Ctrl+c unloads a module.

Social Analyzer

https://github.com/qeeqbox/social-analyzer

$ python3 app.py --cli --mode "fast" --username "<GIVENNAME> <SURNAME>" --websites "youtube facebook instagram" --output "pretty" --options "found,title,link,rate"

theHarvester

https://github.com/laramies/theHarvester

$ theHarvester -d <DOMAIN> -l 500 -b google -f myresults.html

Online tools

• Whatsmyname – This is my favourite one. It is pretty fast and shows only websites where the username is taken, which excludes a lot of visual noise.
• Instantusername – A pretty good username checker, but like all of them, still provides false results on some social networks. For example, on Tinder it might show that the username is taken, when, in fact, it is not. Checks more than 100 networks.
• Checkusernames – Another online username checker, but might have false results as well. For example, it might show that the username is not available, but when following the link you get to the 404 page (eg. Imgur, Flickr). Checks 160 social networks.
• Socialcatfish – This one checks across many resources, but it takes too long to generate a report, and in the end it requires payment to unlock the report.
• Search.illicit.services – Search engine for PII and leaked credentials from data brokers and breaches.
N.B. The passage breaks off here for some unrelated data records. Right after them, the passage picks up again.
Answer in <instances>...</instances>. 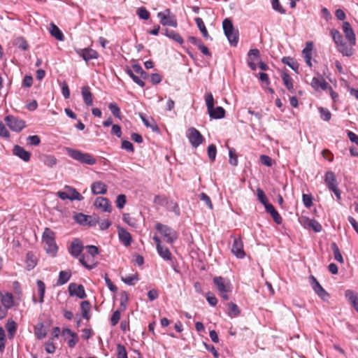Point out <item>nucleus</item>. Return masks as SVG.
Here are the masks:
<instances>
[{
  "label": "nucleus",
  "mask_w": 358,
  "mask_h": 358,
  "mask_svg": "<svg viewBox=\"0 0 358 358\" xmlns=\"http://www.w3.org/2000/svg\"><path fill=\"white\" fill-rule=\"evenodd\" d=\"M44 249L48 254L55 255L58 248L55 242V234L49 228H45L42 236Z\"/></svg>",
  "instance_id": "1"
},
{
  "label": "nucleus",
  "mask_w": 358,
  "mask_h": 358,
  "mask_svg": "<svg viewBox=\"0 0 358 358\" xmlns=\"http://www.w3.org/2000/svg\"><path fill=\"white\" fill-rule=\"evenodd\" d=\"M222 28L229 44L231 46L236 47L239 39L238 31L234 29L231 20L229 18H225L222 22Z\"/></svg>",
  "instance_id": "2"
},
{
  "label": "nucleus",
  "mask_w": 358,
  "mask_h": 358,
  "mask_svg": "<svg viewBox=\"0 0 358 358\" xmlns=\"http://www.w3.org/2000/svg\"><path fill=\"white\" fill-rule=\"evenodd\" d=\"M66 154L73 159L79 162L81 164L93 165L96 163V159L93 158L92 155L84 153L79 150L66 148Z\"/></svg>",
  "instance_id": "3"
},
{
  "label": "nucleus",
  "mask_w": 358,
  "mask_h": 358,
  "mask_svg": "<svg viewBox=\"0 0 358 358\" xmlns=\"http://www.w3.org/2000/svg\"><path fill=\"white\" fill-rule=\"evenodd\" d=\"M155 229L165 238L166 242L168 243L171 244L178 238L177 232L167 225L157 223Z\"/></svg>",
  "instance_id": "4"
},
{
  "label": "nucleus",
  "mask_w": 358,
  "mask_h": 358,
  "mask_svg": "<svg viewBox=\"0 0 358 358\" xmlns=\"http://www.w3.org/2000/svg\"><path fill=\"white\" fill-rule=\"evenodd\" d=\"M65 191H59L57 194L62 200L82 201L84 197L73 187L66 185Z\"/></svg>",
  "instance_id": "5"
},
{
  "label": "nucleus",
  "mask_w": 358,
  "mask_h": 358,
  "mask_svg": "<svg viewBox=\"0 0 358 358\" xmlns=\"http://www.w3.org/2000/svg\"><path fill=\"white\" fill-rule=\"evenodd\" d=\"M4 120L8 127L15 132H20L26 127L24 120L11 115H7Z\"/></svg>",
  "instance_id": "6"
},
{
  "label": "nucleus",
  "mask_w": 358,
  "mask_h": 358,
  "mask_svg": "<svg viewBox=\"0 0 358 358\" xmlns=\"http://www.w3.org/2000/svg\"><path fill=\"white\" fill-rule=\"evenodd\" d=\"M157 17L160 19V23L163 26L176 27L178 25L175 15H171L169 9H166L164 12L158 13Z\"/></svg>",
  "instance_id": "7"
},
{
  "label": "nucleus",
  "mask_w": 358,
  "mask_h": 358,
  "mask_svg": "<svg viewBox=\"0 0 358 358\" xmlns=\"http://www.w3.org/2000/svg\"><path fill=\"white\" fill-rule=\"evenodd\" d=\"M310 284L314 290V292L324 301L327 300L329 297V294L326 290L321 286L320 282L317 281L316 278L313 275L309 277Z\"/></svg>",
  "instance_id": "8"
},
{
  "label": "nucleus",
  "mask_w": 358,
  "mask_h": 358,
  "mask_svg": "<svg viewBox=\"0 0 358 358\" xmlns=\"http://www.w3.org/2000/svg\"><path fill=\"white\" fill-rule=\"evenodd\" d=\"M187 136L189 143L194 148L198 147L203 141V137L201 133L195 128L191 127L188 129Z\"/></svg>",
  "instance_id": "9"
},
{
  "label": "nucleus",
  "mask_w": 358,
  "mask_h": 358,
  "mask_svg": "<svg viewBox=\"0 0 358 358\" xmlns=\"http://www.w3.org/2000/svg\"><path fill=\"white\" fill-rule=\"evenodd\" d=\"M76 52L86 62L91 59H97L99 56L97 51L89 48L76 49Z\"/></svg>",
  "instance_id": "10"
},
{
  "label": "nucleus",
  "mask_w": 358,
  "mask_h": 358,
  "mask_svg": "<svg viewBox=\"0 0 358 358\" xmlns=\"http://www.w3.org/2000/svg\"><path fill=\"white\" fill-rule=\"evenodd\" d=\"M213 282L219 292H231L232 287L230 282L221 276L213 278Z\"/></svg>",
  "instance_id": "11"
},
{
  "label": "nucleus",
  "mask_w": 358,
  "mask_h": 358,
  "mask_svg": "<svg viewBox=\"0 0 358 358\" xmlns=\"http://www.w3.org/2000/svg\"><path fill=\"white\" fill-rule=\"evenodd\" d=\"M231 252L239 259H243L245 256V252L243 250V243L240 238H234L231 246Z\"/></svg>",
  "instance_id": "12"
},
{
  "label": "nucleus",
  "mask_w": 358,
  "mask_h": 358,
  "mask_svg": "<svg viewBox=\"0 0 358 358\" xmlns=\"http://www.w3.org/2000/svg\"><path fill=\"white\" fill-rule=\"evenodd\" d=\"M68 289L71 296H76L79 299H85L86 297L85 289L82 285L72 282L69 284Z\"/></svg>",
  "instance_id": "13"
},
{
  "label": "nucleus",
  "mask_w": 358,
  "mask_h": 358,
  "mask_svg": "<svg viewBox=\"0 0 358 358\" xmlns=\"http://www.w3.org/2000/svg\"><path fill=\"white\" fill-rule=\"evenodd\" d=\"M342 28L345 38L350 42V45H355L356 44V37L350 24L348 22H344Z\"/></svg>",
  "instance_id": "14"
},
{
  "label": "nucleus",
  "mask_w": 358,
  "mask_h": 358,
  "mask_svg": "<svg viewBox=\"0 0 358 358\" xmlns=\"http://www.w3.org/2000/svg\"><path fill=\"white\" fill-rule=\"evenodd\" d=\"M83 248L84 247L81 241L79 239L76 238L71 242L69 252L72 257L77 258L81 255Z\"/></svg>",
  "instance_id": "15"
},
{
  "label": "nucleus",
  "mask_w": 358,
  "mask_h": 358,
  "mask_svg": "<svg viewBox=\"0 0 358 358\" xmlns=\"http://www.w3.org/2000/svg\"><path fill=\"white\" fill-rule=\"evenodd\" d=\"M117 233L120 242L125 247L129 246L132 242V238L129 232H128L124 228L118 226Z\"/></svg>",
  "instance_id": "16"
},
{
  "label": "nucleus",
  "mask_w": 358,
  "mask_h": 358,
  "mask_svg": "<svg viewBox=\"0 0 358 358\" xmlns=\"http://www.w3.org/2000/svg\"><path fill=\"white\" fill-rule=\"evenodd\" d=\"M13 154L25 162H29L31 158V153L18 145H14L13 148Z\"/></svg>",
  "instance_id": "17"
},
{
  "label": "nucleus",
  "mask_w": 358,
  "mask_h": 358,
  "mask_svg": "<svg viewBox=\"0 0 358 358\" xmlns=\"http://www.w3.org/2000/svg\"><path fill=\"white\" fill-rule=\"evenodd\" d=\"M345 297L358 313V293L351 289H347L345 292Z\"/></svg>",
  "instance_id": "18"
},
{
  "label": "nucleus",
  "mask_w": 358,
  "mask_h": 358,
  "mask_svg": "<svg viewBox=\"0 0 358 358\" xmlns=\"http://www.w3.org/2000/svg\"><path fill=\"white\" fill-rule=\"evenodd\" d=\"M62 334L66 338H67L68 336L71 337L67 341L68 345L71 348H74L79 341L78 335L70 329H64Z\"/></svg>",
  "instance_id": "19"
},
{
  "label": "nucleus",
  "mask_w": 358,
  "mask_h": 358,
  "mask_svg": "<svg viewBox=\"0 0 358 358\" xmlns=\"http://www.w3.org/2000/svg\"><path fill=\"white\" fill-rule=\"evenodd\" d=\"M81 94L86 106H91L93 105L92 94L88 85L83 86L81 88Z\"/></svg>",
  "instance_id": "20"
},
{
  "label": "nucleus",
  "mask_w": 358,
  "mask_h": 358,
  "mask_svg": "<svg viewBox=\"0 0 358 358\" xmlns=\"http://www.w3.org/2000/svg\"><path fill=\"white\" fill-rule=\"evenodd\" d=\"M92 192L94 195L104 194L107 192L106 185L101 181H96L91 185Z\"/></svg>",
  "instance_id": "21"
},
{
  "label": "nucleus",
  "mask_w": 358,
  "mask_h": 358,
  "mask_svg": "<svg viewBox=\"0 0 358 358\" xmlns=\"http://www.w3.org/2000/svg\"><path fill=\"white\" fill-rule=\"evenodd\" d=\"M95 206L101 208L103 212L110 213L112 210L108 199L104 197L96 198L95 200Z\"/></svg>",
  "instance_id": "22"
},
{
  "label": "nucleus",
  "mask_w": 358,
  "mask_h": 358,
  "mask_svg": "<svg viewBox=\"0 0 358 358\" xmlns=\"http://www.w3.org/2000/svg\"><path fill=\"white\" fill-rule=\"evenodd\" d=\"M209 116L213 119H222L225 116V110L222 106L213 107L211 110H208Z\"/></svg>",
  "instance_id": "23"
},
{
  "label": "nucleus",
  "mask_w": 358,
  "mask_h": 358,
  "mask_svg": "<svg viewBox=\"0 0 358 358\" xmlns=\"http://www.w3.org/2000/svg\"><path fill=\"white\" fill-rule=\"evenodd\" d=\"M264 207L266 208V212L271 214L274 222L276 224H280L282 223V219L281 216L279 215V213L277 212V210L275 209L272 204L268 203Z\"/></svg>",
  "instance_id": "24"
},
{
  "label": "nucleus",
  "mask_w": 358,
  "mask_h": 358,
  "mask_svg": "<svg viewBox=\"0 0 358 358\" xmlns=\"http://www.w3.org/2000/svg\"><path fill=\"white\" fill-rule=\"evenodd\" d=\"M325 182L329 189L337 187V181L335 174L332 171H327L325 174Z\"/></svg>",
  "instance_id": "25"
},
{
  "label": "nucleus",
  "mask_w": 358,
  "mask_h": 358,
  "mask_svg": "<svg viewBox=\"0 0 358 358\" xmlns=\"http://www.w3.org/2000/svg\"><path fill=\"white\" fill-rule=\"evenodd\" d=\"M1 301L3 306L8 309L14 306L13 296L9 292H7L5 294H1Z\"/></svg>",
  "instance_id": "26"
},
{
  "label": "nucleus",
  "mask_w": 358,
  "mask_h": 358,
  "mask_svg": "<svg viewBox=\"0 0 358 358\" xmlns=\"http://www.w3.org/2000/svg\"><path fill=\"white\" fill-rule=\"evenodd\" d=\"M195 22L197 25V27L199 28V29L200 30V31L201 32L203 36L206 38V39H210V40H213L212 38L209 36L208 33V31H207V29L204 24V22L203 21V20L200 17H196L195 18Z\"/></svg>",
  "instance_id": "27"
},
{
  "label": "nucleus",
  "mask_w": 358,
  "mask_h": 358,
  "mask_svg": "<svg viewBox=\"0 0 358 358\" xmlns=\"http://www.w3.org/2000/svg\"><path fill=\"white\" fill-rule=\"evenodd\" d=\"M164 35L169 37V38L173 39V41H175L180 45H182L184 43V40L181 37V36L179 34L176 33L175 31L166 29L164 30Z\"/></svg>",
  "instance_id": "28"
},
{
  "label": "nucleus",
  "mask_w": 358,
  "mask_h": 358,
  "mask_svg": "<svg viewBox=\"0 0 358 358\" xmlns=\"http://www.w3.org/2000/svg\"><path fill=\"white\" fill-rule=\"evenodd\" d=\"M352 46H348L346 43L343 42L341 44L337 45L338 51L343 55L350 57L353 54Z\"/></svg>",
  "instance_id": "29"
},
{
  "label": "nucleus",
  "mask_w": 358,
  "mask_h": 358,
  "mask_svg": "<svg viewBox=\"0 0 358 358\" xmlns=\"http://www.w3.org/2000/svg\"><path fill=\"white\" fill-rule=\"evenodd\" d=\"M159 255L165 261H171L172 260V254L170 252L169 249L162 245V247L158 248L157 250Z\"/></svg>",
  "instance_id": "30"
},
{
  "label": "nucleus",
  "mask_w": 358,
  "mask_h": 358,
  "mask_svg": "<svg viewBox=\"0 0 358 358\" xmlns=\"http://www.w3.org/2000/svg\"><path fill=\"white\" fill-rule=\"evenodd\" d=\"M80 309H81L83 317L86 320H89L90 318V311L91 309L90 303L88 301H82L80 303Z\"/></svg>",
  "instance_id": "31"
},
{
  "label": "nucleus",
  "mask_w": 358,
  "mask_h": 358,
  "mask_svg": "<svg viewBox=\"0 0 358 358\" xmlns=\"http://www.w3.org/2000/svg\"><path fill=\"white\" fill-rule=\"evenodd\" d=\"M8 336L10 339L13 338L17 331V324L13 320H8L6 325Z\"/></svg>",
  "instance_id": "32"
},
{
  "label": "nucleus",
  "mask_w": 358,
  "mask_h": 358,
  "mask_svg": "<svg viewBox=\"0 0 358 358\" xmlns=\"http://www.w3.org/2000/svg\"><path fill=\"white\" fill-rule=\"evenodd\" d=\"M71 273L70 271H61L59 273L57 285H63L66 284L71 278Z\"/></svg>",
  "instance_id": "33"
},
{
  "label": "nucleus",
  "mask_w": 358,
  "mask_h": 358,
  "mask_svg": "<svg viewBox=\"0 0 358 358\" xmlns=\"http://www.w3.org/2000/svg\"><path fill=\"white\" fill-rule=\"evenodd\" d=\"M228 308V315L230 317H235L240 315L241 310L239 309L238 306L233 303L230 302L227 304Z\"/></svg>",
  "instance_id": "34"
},
{
  "label": "nucleus",
  "mask_w": 358,
  "mask_h": 358,
  "mask_svg": "<svg viewBox=\"0 0 358 358\" xmlns=\"http://www.w3.org/2000/svg\"><path fill=\"white\" fill-rule=\"evenodd\" d=\"M282 62L289 66L296 73L299 71V64L290 57H284L282 58Z\"/></svg>",
  "instance_id": "35"
},
{
  "label": "nucleus",
  "mask_w": 358,
  "mask_h": 358,
  "mask_svg": "<svg viewBox=\"0 0 358 358\" xmlns=\"http://www.w3.org/2000/svg\"><path fill=\"white\" fill-rule=\"evenodd\" d=\"M331 248L334 253V257L336 261L338 262L343 264L344 262L343 256L341 255V252L340 251L339 248L338 247L337 244L334 242L331 243Z\"/></svg>",
  "instance_id": "36"
},
{
  "label": "nucleus",
  "mask_w": 358,
  "mask_h": 358,
  "mask_svg": "<svg viewBox=\"0 0 358 358\" xmlns=\"http://www.w3.org/2000/svg\"><path fill=\"white\" fill-rule=\"evenodd\" d=\"M27 269L31 271L36 266V259L34 254L31 252L27 253L26 255Z\"/></svg>",
  "instance_id": "37"
},
{
  "label": "nucleus",
  "mask_w": 358,
  "mask_h": 358,
  "mask_svg": "<svg viewBox=\"0 0 358 358\" xmlns=\"http://www.w3.org/2000/svg\"><path fill=\"white\" fill-rule=\"evenodd\" d=\"M50 32L57 40H64V35L62 32L54 23L50 24Z\"/></svg>",
  "instance_id": "38"
},
{
  "label": "nucleus",
  "mask_w": 358,
  "mask_h": 358,
  "mask_svg": "<svg viewBox=\"0 0 358 358\" xmlns=\"http://www.w3.org/2000/svg\"><path fill=\"white\" fill-rule=\"evenodd\" d=\"M36 285H37L38 292V295H39L38 302L40 303H43L44 302V296H45V285L42 280H38L36 281Z\"/></svg>",
  "instance_id": "39"
},
{
  "label": "nucleus",
  "mask_w": 358,
  "mask_h": 358,
  "mask_svg": "<svg viewBox=\"0 0 358 358\" xmlns=\"http://www.w3.org/2000/svg\"><path fill=\"white\" fill-rule=\"evenodd\" d=\"M35 335L38 339H42L45 338L47 335V331L44 328V325L43 323H38L37 324L35 327Z\"/></svg>",
  "instance_id": "40"
},
{
  "label": "nucleus",
  "mask_w": 358,
  "mask_h": 358,
  "mask_svg": "<svg viewBox=\"0 0 358 358\" xmlns=\"http://www.w3.org/2000/svg\"><path fill=\"white\" fill-rule=\"evenodd\" d=\"M281 76H282V80L283 81V83L285 85L286 88L289 92H293L294 87H293L292 78L287 73H283Z\"/></svg>",
  "instance_id": "41"
},
{
  "label": "nucleus",
  "mask_w": 358,
  "mask_h": 358,
  "mask_svg": "<svg viewBox=\"0 0 358 358\" xmlns=\"http://www.w3.org/2000/svg\"><path fill=\"white\" fill-rule=\"evenodd\" d=\"M127 73L129 76V77L133 80V81L136 83L138 85H139L141 87H143L145 85V82L141 79L139 77L136 76L134 73V71L127 67L126 69Z\"/></svg>",
  "instance_id": "42"
},
{
  "label": "nucleus",
  "mask_w": 358,
  "mask_h": 358,
  "mask_svg": "<svg viewBox=\"0 0 358 358\" xmlns=\"http://www.w3.org/2000/svg\"><path fill=\"white\" fill-rule=\"evenodd\" d=\"M306 224L317 233L320 232L322 229V225L314 219H308Z\"/></svg>",
  "instance_id": "43"
},
{
  "label": "nucleus",
  "mask_w": 358,
  "mask_h": 358,
  "mask_svg": "<svg viewBox=\"0 0 358 358\" xmlns=\"http://www.w3.org/2000/svg\"><path fill=\"white\" fill-rule=\"evenodd\" d=\"M14 44L19 49H21L22 50H27L29 48V45L27 41L22 36L17 37L15 39Z\"/></svg>",
  "instance_id": "44"
},
{
  "label": "nucleus",
  "mask_w": 358,
  "mask_h": 358,
  "mask_svg": "<svg viewBox=\"0 0 358 358\" xmlns=\"http://www.w3.org/2000/svg\"><path fill=\"white\" fill-rule=\"evenodd\" d=\"M331 35L332 36L333 41L336 44V45L341 44L344 42L343 36L337 29H333L331 30Z\"/></svg>",
  "instance_id": "45"
},
{
  "label": "nucleus",
  "mask_w": 358,
  "mask_h": 358,
  "mask_svg": "<svg viewBox=\"0 0 358 358\" xmlns=\"http://www.w3.org/2000/svg\"><path fill=\"white\" fill-rule=\"evenodd\" d=\"M228 149H229V162L230 164L236 166L238 165V158H237V155L236 153V150L233 148L228 147Z\"/></svg>",
  "instance_id": "46"
},
{
  "label": "nucleus",
  "mask_w": 358,
  "mask_h": 358,
  "mask_svg": "<svg viewBox=\"0 0 358 358\" xmlns=\"http://www.w3.org/2000/svg\"><path fill=\"white\" fill-rule=\"evenodd\" d=\"M108 108L110 110L111 113L115 117L120 118V116H121L120 108L116 103H115V102L110 103L108 105Z\"/></svg>",
  "instance_id": "47"
},
{
  "label": "nucleus",
  "mask_w": 358,
  "mask_h": 358,
  "mask_svg": "<svg viewBox=\"0 0 358 358\" xmlns=\"http://www.w3.org/2000/svg\"><path fill=\"white\" fill-rule=\"evenodd\" d=\"M319 113L320 114V117L324 121H329L331 117V112L325 108L320 107L318 108Z\"/></svg>",
  "instance_id": "48"
},
{
  "label": "nucleus",
  "mask_w": 358,
  "mask_h": 358,
  "mask_svg": "<svg viewBox=\"0 0 358 358\" xmlns=\"http://www.w3.org/2000/svg\"><path fill=\"white\" fill-rule=\"evenodd\" d=\"M120 307L122 310H124L127 308V303L129 301V294L127 292L123 291L120 294Z\"/></svg>",
  "instance_id": "49"
},
{
  "label": "nucleus",
  "mask_w": 358,
  "mask_h": 358,
  "mask_svg": "<svg viewBox=\"0 0 358 358\" xmlns=\"http://www.w3.org/2000/svg\"><path fill=\"white\" fill-rule=\"evenodd\" d=\"M132 68L134 71L137 74H139L143 79H146L148 76V74L143 69L141 66L138 64H134L132 65Z\"/></svg>",
  "instance_id": "50"
},
{
  "label": "nucleus",
  "mask_w": 358,
  "mask_h": 358,
  "mask_svg": "<svg viewBox=\"0 0 358 358\" xmlns=\"http://www.w3.org/2000/svg\"><path fill=\"white\" fill-rule=\"evenodd\" d=\"M205 101L208 110L214 107V98L211 92H208L205 95Z\"/></svg>",
  "instance_id": "51"
},
{
  "label": "nucleus",
  "mask_w": 358,
  "mask_h": 358,
  "mask_svg": "<svg viewBox=\"0 0 358 358\" xmlns=\"http://www.w3.org/2000/svg\"><path fill=\"white\" fill-rule=\"evenodd\" d=\"M138 280V278L137 274L130 275L124 278H122V280L128 285H134L135 281H137Z\"/></svg>",
  "instance_id": "52"
},
{
  "label": "nucleus",
  "mask_w": 358,
  "mask_h": 358,
  "mask_svg": "<svg viewBox=\"0 0 358 358\" xmlns=\"http://www.w3.org/2000/svg\"><path fill=\"white\" fill-rule=\"evenodd\" d=\"M117 358H128L125 347L120 343L117 345Z\"/></svg>",
  "instance_id": "53"
},
{
  "label": "nucleus",
  "mask_w": 358,
  "mask_h": 358,
  "mask_svg": "<svg viewBox=\"0 0 358 358\" xmlns=\"http://www.w3.org/2000/svg\"><path fill=\"white\" fill-rule=\"evenodd\" d=\"M43 163L48 167H52L57 164V159L52 155L43 157Z\"/></svg>",
  "instance_id": "54"
},
{
  "label": "nucleus",
  "mask_w": 358,
  "mask_h": 358,
  "mask_svg": "<svg viewBox=\"0 0 358 358\" xmlns=\"http://www.w3.org/2000/svg\"><path fill=\"white\" fill-rule=\"evenodd\" d=\"M139 18L142 20H147L149 19L150 15V13L148 11V10L145 7H141L137 10L136 12Z\"/></svg>",
  "instance_id": "55"
},
{
  "label": "nucleus",
  "mask_w": 358,
  "mask_h": 358,
  "mask_svg": "<svg viewBox=\"0 0 358 358\" xmlns=\"http://www.w3.org/2000/svg\"><path fill=\"white\" fill-rule=\"evenodd\" d=\"M90 261L89 259H87V261L86 260V257L85 255H82L79 258L80 263L87 269L92 270L96 266V263H92V264H87V262Z\"/></svg>",
  "instance_id": "56"
},
{
  "label": "nucleus",
  "mask_w": 358,
  "mask_h": 358,
  "mask_svg": "<svg viewBox=\"0 0 358 358\" xmlns=\"http://www.w3.org/2000/svg\"><path fill=\"white\" fill-rule=\"evenodd\" d=\"M88 215L83 213H77L74 215V220L76 222L82 225H86L87 222Z\"/></svg>",
  "instance_id": "57"
},
{
  "label": "nucleus",
  "mask_w": 358,
  "mask_h": 358,
  "mask_svg": "<svg viewBox=\"0 0 358 358\" xmlns=\"http://www.w3.org/2000/svg\"><path fill=\"white\" fill-rule=\"evenodd\" d=\"M127 202V198L124 194H119L115 201L116 206L117 208L122 209L124 208Z\"/></svg>",
  "instance_id": "58"
},
{
  "label": "nucleus",
  "mask_w": 358,
  "mask_h": 358,
  "mask_svg": "<svg viewBox=\"0 0 358 358\" xmlns=\"http://www.w3.org/2000/svg\"><path fill=\"white\" fill-rule=\"evenodd\" d=\"M123 221L129 226L135 227L136 225V220L131 217L129 213H124L122 216Z\"/></svg>",
  "instance_id": "59"
},
{
  "label": "nucleus",
  "mask_w": 358,
  "mask_h": 358,
  "mask_svg": "<svg viewBox=\"0 0 358 358\" xmlns=\"http://www.w3.org/2000/svg\"><path fill=\"white\" fill-rule=\"evenodd\" d=\"M272 8L274 10L280 13V14H285L286 10L280 5L279 0H272Z\"/></svg>",
  "instance_id": "60"
},
{
  "label": "nucleus",
  "mask_w": 358,
  "mask_h": 358,
  "mask_svg": "<svg viewBox=\"0 0 358 358\" xmlns=\"http://www.w3.org/2000/svg\"><path fill=\"white\" fill-rule=\"evenodd\" d=\"M260 57L259 50L258 49H251L248 52V59L253 60L254 62L259 59Z\"/></svg>",
  "instance_id": "61"
},
{
  "label": "nucleus",
  "mask_w": 358,
  "mask_h": 358,
  "mask_svg": "<svg viewBox=\"0 0 358 358\" xmlns=\"http://www.w3.org/2000/svg\"><path fill=\"white\" fill-rule=\"evenodd\" d=\"M257 198H258V200L265 206L266 205H267L268 203V200H267V198L264 192V191L261 189H257Z\"/></svg>",
  "instance_id": "62"
},
{
  "label": "nucleus",
  "mask_w": 358,
  "mask_h": 358,
  "mask_svg": "<svg viewBox=\"0 0 358 358\" xmlns=\"http://www.w3.org/2000/svg\"><path fill=\"white\" fill-rule=\"evenodd\" d=\"M27 143L30 145H38L41 143V139L38 136H29L27 138Z\"/></svg>",
  "instance_id": "63"
},
{
  "label": "nucleus",
  "mask_w": 358,
  "mask_h": 358,
  "mask_svg": "<svg viewBox=\"0 0 358 358\" xmlns=\"http://www.w3.org/2000/svg\"><path fill=\"white\" fill-rule=\"evenodd\" d=\"M217 149L214 144H211L208 147V155L211 161H214L216 157Z\"/></svg>",
  "instance_id": "64"
}]
</instances>
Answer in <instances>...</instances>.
Finds data leaks associated with usernames, if there are any.
• Social Searcher – Searches for username mentions on social networks.

Github Osint tools

• Maigret – A pretty advanced username checker which collects a dossier on a person by username from thousands of sites. Creates HTML reports and has a telegram bot.
• Blackbird – Another OSINT tool to search for accounts by username in social networks.
• Social Analyzer – A tool for analysing and finding a person's profile in 1000 social media \ websites with a vast number of features. Can be accessed in CLI and has a Web App.
• Sherlock – Hunts down social media accounts by username across social networks.
• Enola – A modern CLI tool written with Golang. Based on Sherlock, but returns more false positives.